▶ [REQUIREMENT]: Transcribe without any change the lines running from the line with "What distance can" to the line with "pixel 35 616 <", including both of these lines, and give no other lines.

-------- MATERIALS PROVIDED --------

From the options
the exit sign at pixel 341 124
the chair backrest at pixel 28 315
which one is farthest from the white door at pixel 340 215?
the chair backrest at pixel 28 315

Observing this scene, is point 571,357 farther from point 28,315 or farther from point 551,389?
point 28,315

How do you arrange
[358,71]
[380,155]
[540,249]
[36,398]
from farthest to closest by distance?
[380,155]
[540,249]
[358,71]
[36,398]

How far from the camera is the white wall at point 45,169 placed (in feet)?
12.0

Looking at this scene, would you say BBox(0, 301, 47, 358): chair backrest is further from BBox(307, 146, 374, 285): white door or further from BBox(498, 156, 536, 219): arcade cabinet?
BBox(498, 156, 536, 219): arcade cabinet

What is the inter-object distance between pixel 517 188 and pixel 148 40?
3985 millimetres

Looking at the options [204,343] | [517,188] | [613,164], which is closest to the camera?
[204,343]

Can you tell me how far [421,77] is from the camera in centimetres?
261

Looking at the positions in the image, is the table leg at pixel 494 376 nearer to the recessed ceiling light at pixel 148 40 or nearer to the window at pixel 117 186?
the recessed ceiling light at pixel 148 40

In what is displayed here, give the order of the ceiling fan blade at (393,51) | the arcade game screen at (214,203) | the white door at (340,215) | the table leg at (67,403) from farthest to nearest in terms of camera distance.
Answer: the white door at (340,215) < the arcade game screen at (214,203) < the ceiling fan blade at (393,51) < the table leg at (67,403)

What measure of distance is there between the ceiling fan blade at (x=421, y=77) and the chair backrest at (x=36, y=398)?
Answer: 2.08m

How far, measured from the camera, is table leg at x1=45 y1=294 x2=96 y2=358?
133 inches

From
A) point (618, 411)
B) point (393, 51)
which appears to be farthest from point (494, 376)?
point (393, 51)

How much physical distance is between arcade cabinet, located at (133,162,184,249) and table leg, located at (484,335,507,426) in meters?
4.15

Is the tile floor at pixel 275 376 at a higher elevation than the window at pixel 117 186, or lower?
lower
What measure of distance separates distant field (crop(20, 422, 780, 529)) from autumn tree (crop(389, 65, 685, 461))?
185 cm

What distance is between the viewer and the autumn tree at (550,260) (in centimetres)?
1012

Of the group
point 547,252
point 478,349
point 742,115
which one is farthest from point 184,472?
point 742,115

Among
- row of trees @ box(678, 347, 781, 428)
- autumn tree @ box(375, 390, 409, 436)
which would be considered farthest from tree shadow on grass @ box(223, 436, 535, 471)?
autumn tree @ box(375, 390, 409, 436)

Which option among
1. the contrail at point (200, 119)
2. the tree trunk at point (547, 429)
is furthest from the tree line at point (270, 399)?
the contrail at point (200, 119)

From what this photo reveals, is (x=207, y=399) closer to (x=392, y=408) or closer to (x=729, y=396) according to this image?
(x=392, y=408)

--------
-------- MATERIALS PROVIDED --------

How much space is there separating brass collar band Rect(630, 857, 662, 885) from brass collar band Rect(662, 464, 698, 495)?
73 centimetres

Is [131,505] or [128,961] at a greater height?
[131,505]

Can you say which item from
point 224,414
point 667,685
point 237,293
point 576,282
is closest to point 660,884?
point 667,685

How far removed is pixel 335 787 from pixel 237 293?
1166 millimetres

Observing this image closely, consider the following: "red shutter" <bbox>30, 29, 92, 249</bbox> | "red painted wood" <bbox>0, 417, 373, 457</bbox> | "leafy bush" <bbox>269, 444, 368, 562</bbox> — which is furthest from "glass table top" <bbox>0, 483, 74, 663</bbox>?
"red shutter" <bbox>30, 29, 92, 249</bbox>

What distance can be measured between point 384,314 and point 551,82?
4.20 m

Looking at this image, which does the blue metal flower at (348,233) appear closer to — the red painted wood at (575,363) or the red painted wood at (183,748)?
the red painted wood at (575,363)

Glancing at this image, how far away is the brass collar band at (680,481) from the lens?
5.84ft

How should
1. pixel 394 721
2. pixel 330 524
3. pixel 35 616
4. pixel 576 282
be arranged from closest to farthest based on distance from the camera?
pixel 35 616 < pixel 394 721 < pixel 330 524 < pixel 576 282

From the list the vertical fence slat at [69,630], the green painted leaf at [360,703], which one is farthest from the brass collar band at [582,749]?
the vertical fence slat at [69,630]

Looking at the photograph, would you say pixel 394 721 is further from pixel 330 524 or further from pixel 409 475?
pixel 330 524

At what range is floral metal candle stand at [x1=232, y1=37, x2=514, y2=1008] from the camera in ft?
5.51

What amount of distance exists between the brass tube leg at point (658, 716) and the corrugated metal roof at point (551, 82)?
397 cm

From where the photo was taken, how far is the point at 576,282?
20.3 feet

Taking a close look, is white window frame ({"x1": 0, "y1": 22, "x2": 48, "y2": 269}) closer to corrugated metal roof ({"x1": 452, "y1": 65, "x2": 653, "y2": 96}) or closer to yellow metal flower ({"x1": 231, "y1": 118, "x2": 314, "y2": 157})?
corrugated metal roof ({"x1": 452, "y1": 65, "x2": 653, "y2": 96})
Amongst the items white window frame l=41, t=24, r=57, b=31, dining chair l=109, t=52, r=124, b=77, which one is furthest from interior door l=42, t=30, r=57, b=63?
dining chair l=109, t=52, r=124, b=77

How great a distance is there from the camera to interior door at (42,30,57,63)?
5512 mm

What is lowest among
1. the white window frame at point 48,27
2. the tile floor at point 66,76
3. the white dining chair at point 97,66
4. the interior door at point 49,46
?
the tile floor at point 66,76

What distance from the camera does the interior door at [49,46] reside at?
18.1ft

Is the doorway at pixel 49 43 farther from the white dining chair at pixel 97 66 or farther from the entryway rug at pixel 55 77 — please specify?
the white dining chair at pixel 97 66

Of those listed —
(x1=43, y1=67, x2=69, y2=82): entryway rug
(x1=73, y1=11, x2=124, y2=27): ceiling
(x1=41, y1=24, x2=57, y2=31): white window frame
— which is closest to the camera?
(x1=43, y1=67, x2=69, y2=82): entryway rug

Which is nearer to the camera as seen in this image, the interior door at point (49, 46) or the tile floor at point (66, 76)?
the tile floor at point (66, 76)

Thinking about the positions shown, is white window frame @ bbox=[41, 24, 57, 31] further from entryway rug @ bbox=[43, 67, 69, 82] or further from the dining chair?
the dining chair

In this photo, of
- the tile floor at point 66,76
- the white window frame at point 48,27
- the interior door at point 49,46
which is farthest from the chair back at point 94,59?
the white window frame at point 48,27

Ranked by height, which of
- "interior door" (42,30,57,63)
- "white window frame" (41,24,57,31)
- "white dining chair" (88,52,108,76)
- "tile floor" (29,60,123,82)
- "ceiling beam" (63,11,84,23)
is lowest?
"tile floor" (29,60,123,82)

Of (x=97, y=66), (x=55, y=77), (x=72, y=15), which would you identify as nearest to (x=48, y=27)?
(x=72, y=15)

--------

▶ [FINAL RESULT]:
What distance can be measured between point 384,314 and point 551,82?
4.20 m

Looking at this image, which does the blue metal flower at (348,233) appear closer to — the red painted wood at (575,363) or the red painted wood at (183,748)?
the red painted wood at (575,363)

Glancing at this image, how far away is the brass collar band at (680,481) from the lens?
5.84ft

How should
1. pixel 394 721
2. pixel 330 524
3. pixel 35 616
4. pixel 576 282
be arranged from closest to farthest based on distance from the camera?
pixel 35 616 < pixel 394 721 < pixel 330 524 < pixel 576 282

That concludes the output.